Para os conselhos de administração, esse é um tema estratégico. Neles, entende-se que valores claros sustentam a governança, agregam coerência às decisões de longo prazo e funcionam como referência em momentos de tensão, sucessão ou transformação. Empresas que se apoiam nesses fundamentos conseguem se manter estáveis mesmo em ciclos econômicos extremos, algo indispensável em economias voláteis como a brasileira.
Executivos seniores também reconhecem que valores nítidos reduzem ruídos e alinham expectativas. Quando se sabe que crescimento sustentável, desenvolvimento interno de talentos ou compromisso com a comunidade fazem parte da identidade original da empresa, as decisões de gestão deixam de depender apenas de interpretações individuais. São casos em que valores claros funcionam como uma bússola que orienta escolhas diárias e fortalece a coerência entre discurso e prática.
Como construir longevidade para os valores
Definir esses valores, no entanto, não é o mais difícil. O maior desafio está em perpetuá-los. Conselheiros experientes concordam que valores só sobrevivem a longos ciclos de gestão quando são traduzidos em rituais, políticas e comportamentos observáveis. Precisam aparecer nos processos de promoção, nos critérios de investimentos, na forma como crises são enfrentadas e nas decisões de sucessão. Sem essa aderência concreta, a iniciativa é vazia.
Outro ponto a ser observado em empresas, cuja história atravessa gerações, é a clareza sobre o papel de cada grupo. Geralmente, aquele um é responsável por criar os valores, enquanto quem vem em seguida se torna guardião das boas práticas. Tudo em um movimento de continuidade e responsabilidade, de preservar a essência adaptando a interpretação às necessidades contemporâneas, sem descaracterizar o fundamento original. Esse equilíbrio exige maturidade, diálogo intergeracional e governança estruturada.
A distinção entre valores e cultura é central nesses debates. Os valores devem permanecer, garantindo a direção. Já a cultura precisa evoluir, em um movimento de natural adaptação às necessidades do mercado, dos empregadores e dos profissionais. E, nessa dinâmica, a companhia se torna mais resiliente e menos vulnerável às pressões externas.

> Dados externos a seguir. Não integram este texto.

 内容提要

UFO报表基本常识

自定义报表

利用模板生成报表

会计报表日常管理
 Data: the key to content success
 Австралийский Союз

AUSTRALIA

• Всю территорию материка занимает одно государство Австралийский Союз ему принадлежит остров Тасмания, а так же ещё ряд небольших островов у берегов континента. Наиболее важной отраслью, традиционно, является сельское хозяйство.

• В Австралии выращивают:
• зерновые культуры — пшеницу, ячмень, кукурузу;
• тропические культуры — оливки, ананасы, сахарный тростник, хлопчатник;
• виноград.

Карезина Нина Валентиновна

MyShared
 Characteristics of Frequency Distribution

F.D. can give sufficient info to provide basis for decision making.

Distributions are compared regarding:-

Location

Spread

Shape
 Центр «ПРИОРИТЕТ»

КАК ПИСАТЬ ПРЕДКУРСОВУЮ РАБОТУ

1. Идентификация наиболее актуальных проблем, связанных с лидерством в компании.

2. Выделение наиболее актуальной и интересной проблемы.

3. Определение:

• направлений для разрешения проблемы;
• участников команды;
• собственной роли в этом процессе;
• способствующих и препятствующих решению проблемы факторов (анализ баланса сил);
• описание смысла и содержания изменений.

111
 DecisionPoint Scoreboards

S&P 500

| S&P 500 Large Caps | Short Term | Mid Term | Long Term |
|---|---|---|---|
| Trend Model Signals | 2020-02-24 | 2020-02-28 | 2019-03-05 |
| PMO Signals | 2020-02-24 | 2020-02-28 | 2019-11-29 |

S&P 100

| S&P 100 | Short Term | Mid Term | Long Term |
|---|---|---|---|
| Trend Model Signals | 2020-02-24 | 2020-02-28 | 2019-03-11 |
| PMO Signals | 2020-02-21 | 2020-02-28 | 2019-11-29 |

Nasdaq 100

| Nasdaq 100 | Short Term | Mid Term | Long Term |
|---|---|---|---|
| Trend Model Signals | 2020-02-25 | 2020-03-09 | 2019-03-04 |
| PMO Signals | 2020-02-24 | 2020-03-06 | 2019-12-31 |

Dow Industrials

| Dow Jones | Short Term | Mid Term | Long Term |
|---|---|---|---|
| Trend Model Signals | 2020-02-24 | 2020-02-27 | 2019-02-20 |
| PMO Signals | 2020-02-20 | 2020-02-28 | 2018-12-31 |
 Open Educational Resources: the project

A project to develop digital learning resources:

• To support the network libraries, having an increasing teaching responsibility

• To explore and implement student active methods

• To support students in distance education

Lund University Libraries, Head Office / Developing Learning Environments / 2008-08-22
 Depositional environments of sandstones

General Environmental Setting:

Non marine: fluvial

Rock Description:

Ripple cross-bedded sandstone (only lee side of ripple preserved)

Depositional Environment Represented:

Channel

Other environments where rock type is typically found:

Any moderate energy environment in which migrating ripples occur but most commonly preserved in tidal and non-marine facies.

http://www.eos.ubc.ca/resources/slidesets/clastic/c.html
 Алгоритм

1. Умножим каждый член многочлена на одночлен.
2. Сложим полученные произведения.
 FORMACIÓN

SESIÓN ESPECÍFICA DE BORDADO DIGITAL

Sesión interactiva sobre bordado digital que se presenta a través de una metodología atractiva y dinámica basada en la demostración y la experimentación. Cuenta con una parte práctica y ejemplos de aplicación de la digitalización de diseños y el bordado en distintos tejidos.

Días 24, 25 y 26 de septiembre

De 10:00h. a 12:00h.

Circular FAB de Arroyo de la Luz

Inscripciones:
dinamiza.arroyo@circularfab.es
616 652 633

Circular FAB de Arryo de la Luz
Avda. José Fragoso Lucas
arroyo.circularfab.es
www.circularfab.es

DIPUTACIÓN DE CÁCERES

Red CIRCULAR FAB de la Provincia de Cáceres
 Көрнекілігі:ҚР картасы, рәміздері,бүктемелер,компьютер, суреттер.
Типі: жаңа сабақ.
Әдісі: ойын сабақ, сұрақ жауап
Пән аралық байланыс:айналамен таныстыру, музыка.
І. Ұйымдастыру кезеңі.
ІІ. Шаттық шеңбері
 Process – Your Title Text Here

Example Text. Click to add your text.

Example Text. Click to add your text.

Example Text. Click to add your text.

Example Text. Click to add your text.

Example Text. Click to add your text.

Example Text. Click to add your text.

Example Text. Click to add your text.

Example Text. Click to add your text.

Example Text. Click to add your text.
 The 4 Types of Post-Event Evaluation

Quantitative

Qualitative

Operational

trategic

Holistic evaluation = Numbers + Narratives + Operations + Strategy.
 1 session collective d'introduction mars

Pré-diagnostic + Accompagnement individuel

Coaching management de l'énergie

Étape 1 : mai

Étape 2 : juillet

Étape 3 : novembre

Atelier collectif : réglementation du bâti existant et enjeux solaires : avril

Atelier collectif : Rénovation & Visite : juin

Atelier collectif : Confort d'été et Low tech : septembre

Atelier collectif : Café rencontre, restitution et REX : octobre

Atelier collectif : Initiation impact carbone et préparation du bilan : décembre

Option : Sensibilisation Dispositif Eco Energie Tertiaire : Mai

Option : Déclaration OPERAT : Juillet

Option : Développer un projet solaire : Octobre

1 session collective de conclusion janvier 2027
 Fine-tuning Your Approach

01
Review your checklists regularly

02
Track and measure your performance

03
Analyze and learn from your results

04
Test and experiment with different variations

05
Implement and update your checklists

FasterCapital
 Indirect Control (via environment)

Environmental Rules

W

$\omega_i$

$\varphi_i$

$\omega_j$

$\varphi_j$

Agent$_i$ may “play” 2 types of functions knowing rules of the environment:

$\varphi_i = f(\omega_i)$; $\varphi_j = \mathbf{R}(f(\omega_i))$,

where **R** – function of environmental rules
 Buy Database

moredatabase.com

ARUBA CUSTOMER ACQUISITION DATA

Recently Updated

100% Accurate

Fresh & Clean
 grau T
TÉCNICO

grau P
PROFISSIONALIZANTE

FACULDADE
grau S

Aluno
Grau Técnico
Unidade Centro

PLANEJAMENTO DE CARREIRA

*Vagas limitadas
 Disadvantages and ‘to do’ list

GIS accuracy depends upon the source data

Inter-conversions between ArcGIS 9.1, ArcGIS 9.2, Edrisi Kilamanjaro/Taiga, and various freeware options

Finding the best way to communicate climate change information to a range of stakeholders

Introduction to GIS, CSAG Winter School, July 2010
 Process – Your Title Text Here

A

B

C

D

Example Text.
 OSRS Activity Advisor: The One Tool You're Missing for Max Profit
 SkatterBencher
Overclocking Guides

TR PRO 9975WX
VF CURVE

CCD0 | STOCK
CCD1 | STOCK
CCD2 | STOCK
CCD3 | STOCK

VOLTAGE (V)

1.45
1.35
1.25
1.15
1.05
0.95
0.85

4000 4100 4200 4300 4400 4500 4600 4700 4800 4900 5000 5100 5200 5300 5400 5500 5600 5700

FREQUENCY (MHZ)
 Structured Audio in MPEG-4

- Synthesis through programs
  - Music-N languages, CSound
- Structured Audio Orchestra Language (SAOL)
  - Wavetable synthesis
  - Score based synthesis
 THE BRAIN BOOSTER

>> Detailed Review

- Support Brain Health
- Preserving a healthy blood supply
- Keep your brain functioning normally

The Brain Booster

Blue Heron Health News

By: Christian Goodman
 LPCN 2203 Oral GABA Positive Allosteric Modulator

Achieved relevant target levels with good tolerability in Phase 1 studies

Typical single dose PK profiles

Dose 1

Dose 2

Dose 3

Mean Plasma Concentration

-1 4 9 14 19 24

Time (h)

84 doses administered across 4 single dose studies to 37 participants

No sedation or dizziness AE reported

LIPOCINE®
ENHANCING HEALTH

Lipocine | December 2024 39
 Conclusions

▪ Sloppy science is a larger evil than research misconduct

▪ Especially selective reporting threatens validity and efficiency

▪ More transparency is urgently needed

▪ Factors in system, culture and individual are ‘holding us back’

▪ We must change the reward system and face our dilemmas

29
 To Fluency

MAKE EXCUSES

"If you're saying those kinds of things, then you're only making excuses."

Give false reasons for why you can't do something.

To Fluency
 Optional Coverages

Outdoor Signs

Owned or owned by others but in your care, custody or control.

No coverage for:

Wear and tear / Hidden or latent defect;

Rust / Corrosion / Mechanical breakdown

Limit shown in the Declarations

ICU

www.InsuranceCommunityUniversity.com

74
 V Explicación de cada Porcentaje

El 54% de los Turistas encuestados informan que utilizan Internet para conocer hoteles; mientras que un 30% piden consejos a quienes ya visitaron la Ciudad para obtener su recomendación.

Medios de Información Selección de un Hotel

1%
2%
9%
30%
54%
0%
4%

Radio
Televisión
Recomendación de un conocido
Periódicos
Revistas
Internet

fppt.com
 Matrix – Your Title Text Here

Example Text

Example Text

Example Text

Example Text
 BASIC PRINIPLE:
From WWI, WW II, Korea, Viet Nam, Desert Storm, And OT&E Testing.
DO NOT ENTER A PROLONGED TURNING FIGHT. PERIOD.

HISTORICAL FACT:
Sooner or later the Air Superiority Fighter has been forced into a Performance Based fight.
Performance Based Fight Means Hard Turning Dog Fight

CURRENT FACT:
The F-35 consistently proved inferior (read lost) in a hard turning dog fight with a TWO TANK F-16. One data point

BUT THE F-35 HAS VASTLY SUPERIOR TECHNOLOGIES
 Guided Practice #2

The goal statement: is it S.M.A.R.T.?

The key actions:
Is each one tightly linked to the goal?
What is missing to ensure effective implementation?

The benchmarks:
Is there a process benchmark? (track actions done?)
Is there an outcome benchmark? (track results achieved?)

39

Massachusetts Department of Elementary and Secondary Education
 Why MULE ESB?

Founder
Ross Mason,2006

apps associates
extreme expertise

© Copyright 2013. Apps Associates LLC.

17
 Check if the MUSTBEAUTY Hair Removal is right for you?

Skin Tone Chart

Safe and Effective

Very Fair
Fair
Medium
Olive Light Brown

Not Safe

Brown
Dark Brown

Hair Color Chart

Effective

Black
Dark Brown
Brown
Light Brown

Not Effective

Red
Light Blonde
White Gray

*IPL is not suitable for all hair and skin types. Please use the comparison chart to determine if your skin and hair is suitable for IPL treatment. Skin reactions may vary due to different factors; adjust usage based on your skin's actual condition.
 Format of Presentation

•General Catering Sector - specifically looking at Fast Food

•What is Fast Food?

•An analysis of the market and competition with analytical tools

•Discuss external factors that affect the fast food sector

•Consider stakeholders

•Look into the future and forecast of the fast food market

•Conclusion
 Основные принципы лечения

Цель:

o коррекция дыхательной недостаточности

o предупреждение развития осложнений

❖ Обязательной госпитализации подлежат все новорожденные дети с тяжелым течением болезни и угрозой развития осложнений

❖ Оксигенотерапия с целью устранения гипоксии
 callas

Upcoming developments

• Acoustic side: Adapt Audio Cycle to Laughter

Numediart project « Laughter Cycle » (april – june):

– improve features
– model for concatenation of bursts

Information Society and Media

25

A influência no pipeline de liderança
A formação das novas gerações de líderes também depende desse entendimento. Programas que explicam a origem dos valores, apresentam histórias reais e criam espaço para reflexão têm impacto profundo no senso de pertencimento e na qualidade das decisões estratégicas. Quando colaboradores entendem que um valor nasceu de uma experiência concreta, e não de uma frase bonita, a conexão se torna autêntica.
No fim, o processo de definir e perpetuar valores não é um exercício de comunicação institucional. É um trabalho de identidade, governança e estratégia. A sobrevivência de uma empresa depende menos daquilo que ela faz e mais daquilo que ela acredita e realmente pratica.
Tudo isso me faz crer que as empresas que atravessam gerações não são apenas bem administradas. Elas são coerentes. E coerência só existe quando valores são vividos, ensinados e atualizados sem que a companhia perca a sua essência.